La Compagnie Jérôme Thomas poursuit son travail de création avec, entre autres, Deux hommes jonglaient dans leur tête (2008) associée au compositeur et musicien Roland Auzet qui crée une musique électronique et Ici (2010) sur le possible dépassement de l'enfermement. Un Cirque Lili 2 est en préparation pour 2013.

[1] Sylvie Martin-Lahmani, « Le roi de la jongle », dans Jean-Michel Guy (dir), Avant-garde, cirque !, Paris, Editions Autrement, Collection Mutations, n° 209, novembre 2001, p.83.

[2] Jérôme Thomas est cité par Yvon Kervinio (« Jérôme Thomas », Le cirque dans l'Univers).

[3] Notamment des jongleurs qui ont travaillé au sein de la compagnie créée par Jérôme Thomas en 1991 : Nolwenn Cointre, Emmanuel Anglaret, Jean-Christophe Hapon, Philipe Ménard, Martin Schwietzke...

[4] Joëlle Bourgin, « Sauver la face ! », Paris, Arts de la piste, HorsLesMurs, n°15, janvier 2000, p. 33.

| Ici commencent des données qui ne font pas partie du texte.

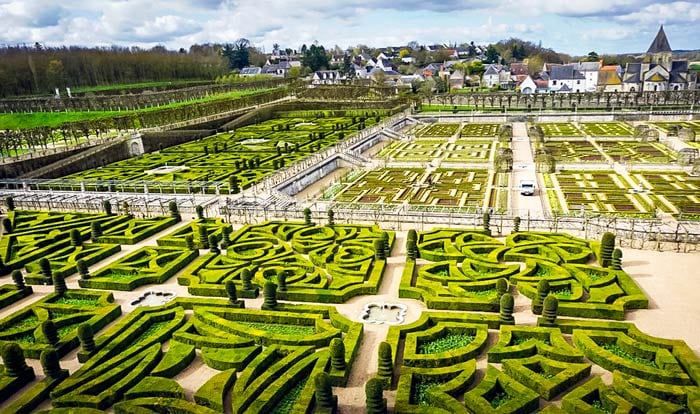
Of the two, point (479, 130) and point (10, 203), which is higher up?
point (10, 203)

[5] Jean-Michel Guy, Les Arts du cirque en l'an 2000, Paris, Chroniques de l'AFAA – Ministère des Affaires étrangères, n° 28, 2000, p. 119.

Martine Maleval

Transcription

Présentatrice
Jérôme Thomas, un jongleur qui revisite à sa manière le cirque d’hier. Seul en piste, il passe en revue les classiques du genre dans une évocation drôle et poétique. Il a posé son cirque à Aubervilliers dans la région parisienne pour son spectacle, le Cirque Lili, jusqu’au 9 novembre. Christophe Airaud, Abdel Zouioueche
Christophe Airaud
Nous avions rendez-vous avec Jérôme Thomas au boulodrome du théâtre d’Aubervilliers. Paraît-il que nous ne pouvions ne pas le rater. Et c’est vrai, au milieu des boulistes apparaît un joueur de pétanque hors du commun.
(Musique)
Jérôme Thomas
Jongler avec des boules, c’est quand même chaud. Il faut quand même faire attention, on peut se la prendre sur la gueule quoi.
(Musique)
Christophe Airaud
Cent fois plus légère, voici la plume. Elle virevolte, flotte dans les airs, jonglage de courant d’air et de brise légère.
Jérôme Thomas
Avec un objet très léger comme la plume, c’est de la chirurgie fine ; c’est comme si tu me mettais un scalpel, je jouerai au cœur ouvert. C’était absolument, extrêmement fin comme technique.
Christophe Airaud
Sa technique, cela fait 20 ans que Jérôme Thomas la peaufine depuis son apprentissage chez Annie Fratellini, ses passages chez Jacques Higelin ou Bernard Kudlak. Jérôme Thomas mélange virtuosité et poésie, son art le jonglage, cet art du cirque, lieu de tous les dangers.
Jérôme Thomas
Pourquoi je fais tomber ma massue ? Et bien, il y a un oiseau qui est passé dans mon cadre ou un bruit ou un spectateur qui fait ça ou juste un pied qui se décale peut me faire tomber une massue quand je suis sur scène. C’est fantastique.
Christophe Airaud
Quand le cirque Lili s’arrête sur la place du village, voici un cirque émouvant, fellinien, parfois pathétique. Le cirque Lili, c’est l’histoire du cirque racontée par Jérôme Thomas.
Jérôme Thomas
Il n’y a qu’un seul personnage central que j’interprète, et puis, ce personnage-là, et bien, il fait le cirque à lui tout seul. On joue avec toutes les symboliques du cirque d’autrefois mais en même temps, c’est peut-être ça qui fait que c’est du cirque d’aujourd'hui. C’est qu’on s’amuse avec le cirque d’autrefois.
(Musique)
Christophe Airaud
Durant une heure, la nuit, au cirque Lili, le jongleur aura été le magicien, l’équilibriste, le clown, le jongleur aura été le cirque.